=== GIVEN RECORDS ===

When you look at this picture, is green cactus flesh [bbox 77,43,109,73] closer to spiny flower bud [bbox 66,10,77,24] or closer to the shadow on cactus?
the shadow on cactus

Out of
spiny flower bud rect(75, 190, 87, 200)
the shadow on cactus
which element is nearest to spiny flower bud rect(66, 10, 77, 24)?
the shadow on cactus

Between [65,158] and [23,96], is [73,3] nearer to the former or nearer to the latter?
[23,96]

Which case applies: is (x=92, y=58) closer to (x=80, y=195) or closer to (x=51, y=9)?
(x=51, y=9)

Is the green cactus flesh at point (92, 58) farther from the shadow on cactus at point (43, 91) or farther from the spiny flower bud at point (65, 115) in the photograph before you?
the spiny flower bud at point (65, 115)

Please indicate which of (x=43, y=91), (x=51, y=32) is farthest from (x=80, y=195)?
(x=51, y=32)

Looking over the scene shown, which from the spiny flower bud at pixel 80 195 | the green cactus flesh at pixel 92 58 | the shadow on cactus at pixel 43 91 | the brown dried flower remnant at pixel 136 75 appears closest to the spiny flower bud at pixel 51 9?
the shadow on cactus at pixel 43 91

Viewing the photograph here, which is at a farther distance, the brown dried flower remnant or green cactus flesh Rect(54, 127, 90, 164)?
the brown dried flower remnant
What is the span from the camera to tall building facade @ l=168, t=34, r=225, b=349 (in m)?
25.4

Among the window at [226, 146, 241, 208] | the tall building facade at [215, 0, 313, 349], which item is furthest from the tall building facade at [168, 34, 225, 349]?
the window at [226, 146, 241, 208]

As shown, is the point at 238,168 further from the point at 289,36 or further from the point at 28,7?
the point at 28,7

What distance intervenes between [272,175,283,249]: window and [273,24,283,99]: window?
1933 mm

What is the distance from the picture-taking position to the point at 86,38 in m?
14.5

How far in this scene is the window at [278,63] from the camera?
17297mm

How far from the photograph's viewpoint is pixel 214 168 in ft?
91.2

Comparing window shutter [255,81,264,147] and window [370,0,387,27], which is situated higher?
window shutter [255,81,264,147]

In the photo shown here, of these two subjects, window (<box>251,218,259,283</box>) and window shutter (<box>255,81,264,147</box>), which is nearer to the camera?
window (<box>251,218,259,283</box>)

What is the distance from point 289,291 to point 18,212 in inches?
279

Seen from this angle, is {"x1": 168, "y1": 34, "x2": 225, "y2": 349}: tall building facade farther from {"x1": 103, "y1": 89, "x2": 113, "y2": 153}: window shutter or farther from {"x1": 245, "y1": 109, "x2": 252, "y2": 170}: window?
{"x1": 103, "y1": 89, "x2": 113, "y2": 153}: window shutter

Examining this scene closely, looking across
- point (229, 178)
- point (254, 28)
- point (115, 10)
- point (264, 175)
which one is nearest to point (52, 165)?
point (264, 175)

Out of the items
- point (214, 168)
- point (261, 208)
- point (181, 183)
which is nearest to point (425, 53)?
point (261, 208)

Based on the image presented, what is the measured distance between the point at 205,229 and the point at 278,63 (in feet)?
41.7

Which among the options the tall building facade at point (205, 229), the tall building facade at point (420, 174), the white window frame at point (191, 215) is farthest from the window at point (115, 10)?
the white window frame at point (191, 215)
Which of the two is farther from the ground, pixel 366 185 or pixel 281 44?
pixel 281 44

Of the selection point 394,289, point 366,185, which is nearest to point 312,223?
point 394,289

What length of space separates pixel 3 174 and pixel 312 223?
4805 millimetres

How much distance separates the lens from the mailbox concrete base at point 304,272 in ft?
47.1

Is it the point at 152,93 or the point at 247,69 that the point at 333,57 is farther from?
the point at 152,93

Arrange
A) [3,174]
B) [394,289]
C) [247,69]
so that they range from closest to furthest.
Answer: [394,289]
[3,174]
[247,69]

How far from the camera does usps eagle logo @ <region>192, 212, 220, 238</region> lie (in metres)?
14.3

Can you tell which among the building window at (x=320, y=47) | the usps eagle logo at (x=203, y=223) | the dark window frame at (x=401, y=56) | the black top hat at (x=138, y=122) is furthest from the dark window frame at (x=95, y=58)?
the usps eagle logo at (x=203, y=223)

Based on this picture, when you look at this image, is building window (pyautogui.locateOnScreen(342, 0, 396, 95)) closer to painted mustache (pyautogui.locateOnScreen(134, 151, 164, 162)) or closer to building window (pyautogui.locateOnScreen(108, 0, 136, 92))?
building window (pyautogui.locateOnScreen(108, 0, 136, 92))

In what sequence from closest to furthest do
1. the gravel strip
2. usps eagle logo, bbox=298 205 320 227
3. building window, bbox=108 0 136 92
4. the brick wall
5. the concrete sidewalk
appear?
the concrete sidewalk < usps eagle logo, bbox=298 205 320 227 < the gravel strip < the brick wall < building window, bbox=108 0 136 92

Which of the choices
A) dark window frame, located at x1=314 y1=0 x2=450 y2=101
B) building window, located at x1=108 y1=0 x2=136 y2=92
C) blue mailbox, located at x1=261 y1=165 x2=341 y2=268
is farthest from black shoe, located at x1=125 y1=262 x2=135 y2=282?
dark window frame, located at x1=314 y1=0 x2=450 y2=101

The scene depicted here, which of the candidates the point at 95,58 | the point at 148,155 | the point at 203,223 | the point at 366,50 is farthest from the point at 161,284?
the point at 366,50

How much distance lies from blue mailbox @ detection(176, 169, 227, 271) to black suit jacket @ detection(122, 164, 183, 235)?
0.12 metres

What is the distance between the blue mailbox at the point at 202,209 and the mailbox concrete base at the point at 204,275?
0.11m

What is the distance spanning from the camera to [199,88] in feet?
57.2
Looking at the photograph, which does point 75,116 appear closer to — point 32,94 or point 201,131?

===

## [WHAT TO WORK ON]
Could you copy out, word for word, every line from the one containing "The scene depicted" through the final line?

## [RIGHT ANSWER]
The scene depicted here, which of the candidates the point at 95,58 | the point at 148,155 | the point at 203,223 | the point at 366,50 is farthest from the point at 161,284?
the point at 366,50

How much distance lies from blue mailbox @ detection(176, 169, 227, 271) to black suit jacket @ detection(122, 164, 183, 235)?
0.12 metres

What is the distance between the blue mailbox at the point at 202,209 and the mailbox concrete base at the point at 204,275?
0.11m

What is the distance spanning from the camera to [199,88] in feet?
57.2
Looking at the photograph, which does point 75,116 appear closer to — point 32,94 or point 201,131?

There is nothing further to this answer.